LDFI defends the occupation of the West Bank and the siege of Gaza, and never criticises Israel’s continual land grabs and construction of illegal settlements. Indeed, at the Liberal Democrat conference in Harrogate in March 2009, LDFI unsuccessfully opposed an emergency motion on Gaza that was critical of Israel’s blockade.
LDFI has also pursued long-running vendettas against Chris Davies MEP and Baroness Jenny Tonge (and one suspects that David Ward MP can now expect similar treatment following his recent ill-judged comments). Open debate and disagreement with opponents are perfectly reasonable. Intimidation and relentless smear campaigns are not (especially as the aim is not merely to silence individual critics but also to make an example of them, creating a climate where everyone else is fearful of speaking out).
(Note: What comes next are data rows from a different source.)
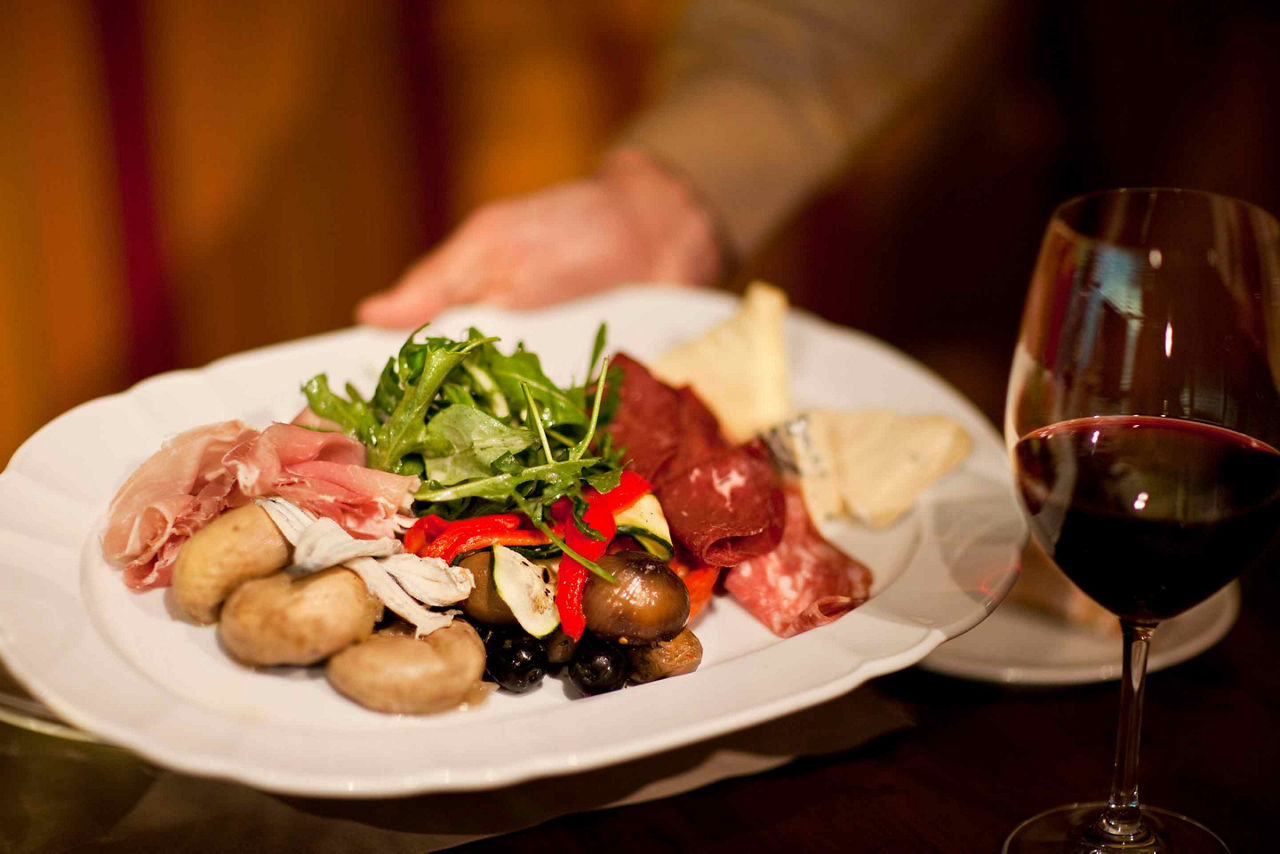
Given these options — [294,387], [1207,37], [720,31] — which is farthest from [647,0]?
[294,387]

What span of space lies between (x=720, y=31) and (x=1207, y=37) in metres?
1.65

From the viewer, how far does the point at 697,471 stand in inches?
59.1

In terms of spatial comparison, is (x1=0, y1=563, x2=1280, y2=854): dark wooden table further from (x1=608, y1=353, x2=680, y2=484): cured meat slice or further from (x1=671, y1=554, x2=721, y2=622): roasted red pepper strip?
(x1=608, y1=353, x2=680, y2=484): cured meat slice

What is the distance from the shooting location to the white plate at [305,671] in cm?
100

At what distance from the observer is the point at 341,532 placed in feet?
3.98

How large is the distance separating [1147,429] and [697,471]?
1.95 ft

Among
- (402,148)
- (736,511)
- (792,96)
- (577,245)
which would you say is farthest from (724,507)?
(402,148)

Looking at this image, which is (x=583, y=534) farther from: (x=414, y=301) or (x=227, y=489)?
(x=414, y=301)

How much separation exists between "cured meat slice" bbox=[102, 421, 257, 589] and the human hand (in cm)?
→ 83

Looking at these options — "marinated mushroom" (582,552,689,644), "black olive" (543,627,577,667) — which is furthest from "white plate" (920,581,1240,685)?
"black olive" (543,627,577,667)

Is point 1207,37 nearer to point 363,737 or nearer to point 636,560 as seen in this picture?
point 636,560

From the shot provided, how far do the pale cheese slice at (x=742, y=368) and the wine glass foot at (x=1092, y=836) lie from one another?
800 mm

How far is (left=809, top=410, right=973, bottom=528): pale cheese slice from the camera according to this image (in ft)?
5.32

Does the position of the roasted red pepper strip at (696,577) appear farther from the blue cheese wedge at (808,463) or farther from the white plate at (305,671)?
the blue cheese wedge at (808,463)
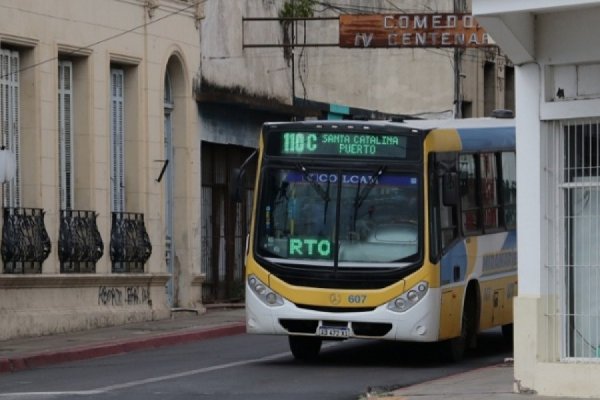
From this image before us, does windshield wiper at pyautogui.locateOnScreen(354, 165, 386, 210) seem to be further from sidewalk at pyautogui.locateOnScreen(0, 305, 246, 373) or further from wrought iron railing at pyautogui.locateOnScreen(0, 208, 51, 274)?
wrought iron railing at pyautogui.locateOnScreen(0, 208, 51, 274)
Actually, there is no reason for anyone to feel bullied and every reason to call LDFI’s bluff. Although LDFI may put on an impressive act, it is in fact a tiny organisation. It was found seriously wanting when, in 2011, the Liberal Democrats reviewed the status of all the party’s ‘Associated Organisations’ (‘AO’ = a special interest group formally recognised by the party). This review found that LDFI had only 30 members. It recommended that LDFI should have its AO status renewed to 2015 but “subject to submitting a plan [by September 2011] for increasing the membership from the current minimum of 30”.
LDFI’s empty posturing may seem a farce but is really a tragedy, since it leaves an unfulfilled need for a genuinely Liberal Democrat Friends of Israel. A true LDFI would recognise Palestinian statehood as a prerequisite for a just and lasting peace, not claim to be “strongly committed” to a two-state solution while effectively supporting an indefinite occupation. It would support Israeli organisations such as B’Tselem that work for reconciliation, not act as a shameless mouthpiece for the Israeli government. It would be working with Liberal International to support Israeli liberals seeking to rebuild an Israeli liberal party, not spouting the Likud party line.
I’d support such an organisation. I wouldn’t touch the current LDFI with a bargepole. And if LDFI continues to defend illiberal policies while being unable to summon up more than a handful of members, its AO status can no longer be justified.